The presence of small amounts of a PFC gas in the atmosphere above a Langmuir monolayer of DPPC also profoundly impedes the effect of serum albumin on the compression/expansion behavior and morphology of this monolayer. Most importantly, the isotherms and fluorescence micrographs provide evidence that the PFC gas facilitates the re-spreading of a collapsed DPPC Langmuir monolayer during expansion on a sub-phase containing bovine serum albumin. The substantial residual surface pressure (π = 7.5 mN m−1), still observed at the end of expansion (A = 120 Å2) of a DPPC monolayer when BSA is present in the sub-phase, is essentially reduced to zero when the PFC gas is introduced in the atmosphere above the monolayer.
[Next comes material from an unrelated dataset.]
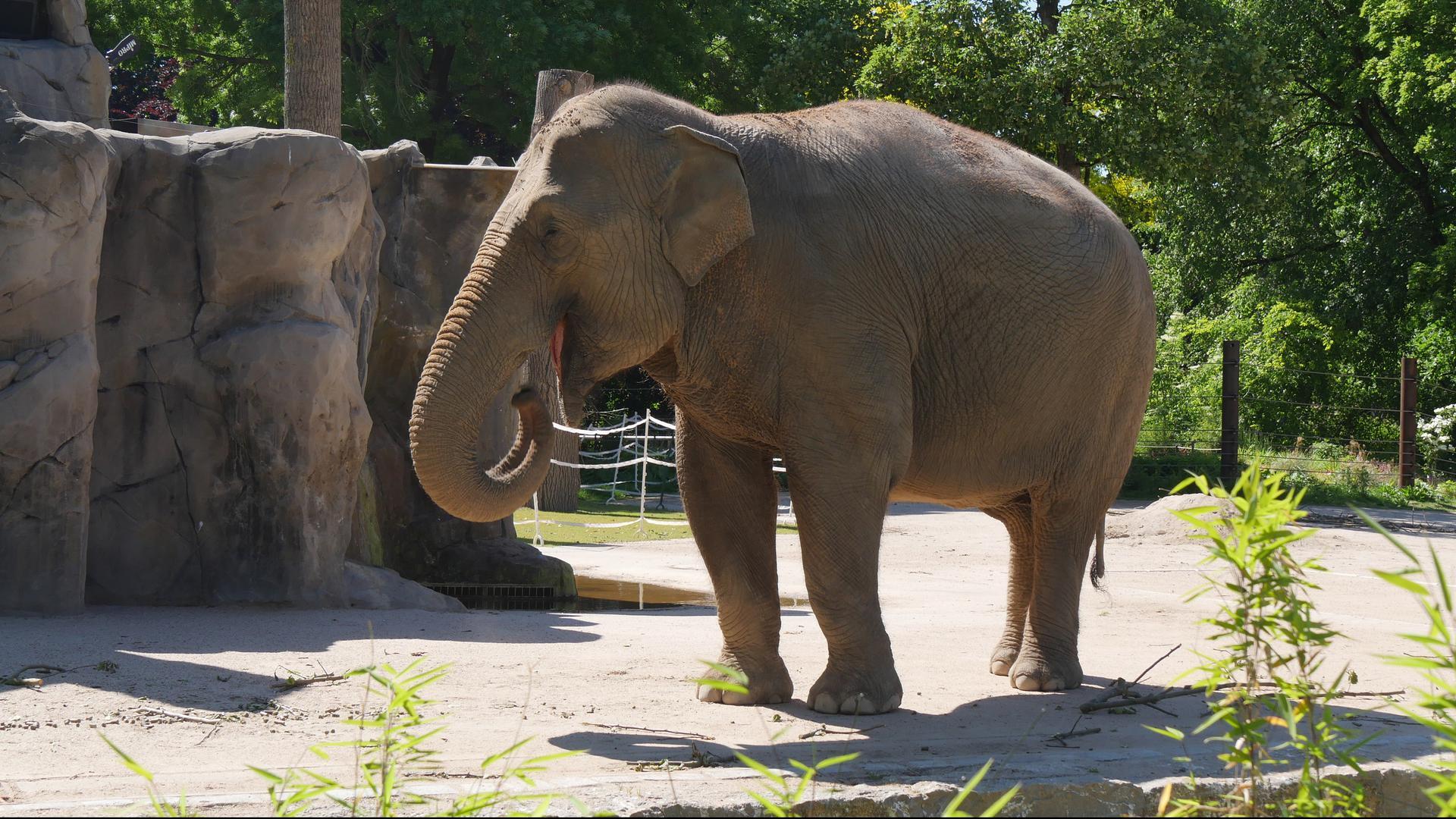 Eine Elefantenkuh im Zoo Karlsruhe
In parallel, the LC domains seen on expansion of the DPPC monolayer, even at large A values, when BSA is present, are no longer seen when the PFC is present. The observed fluidizing effect induced by the PFC thus counteracts the deleterious effect of albumin, which adsorbs at the interface during expansion, and develops a surface pressure that maintains the DPPC monolayer in a liquid-condensed state. These results suggest that combinations of a PFC gas and DPPC could be useful in the design of new replacement lung surfactants effective against the acute respiratory syndrome, in which the inactivation of the lung surfactant is largely driven by serum proteins.
Acknowledgements
The authors thank Prof. Jean G. Riess for advice and discussion. They also acknowledge the University of Strasbourg and CNRS for support.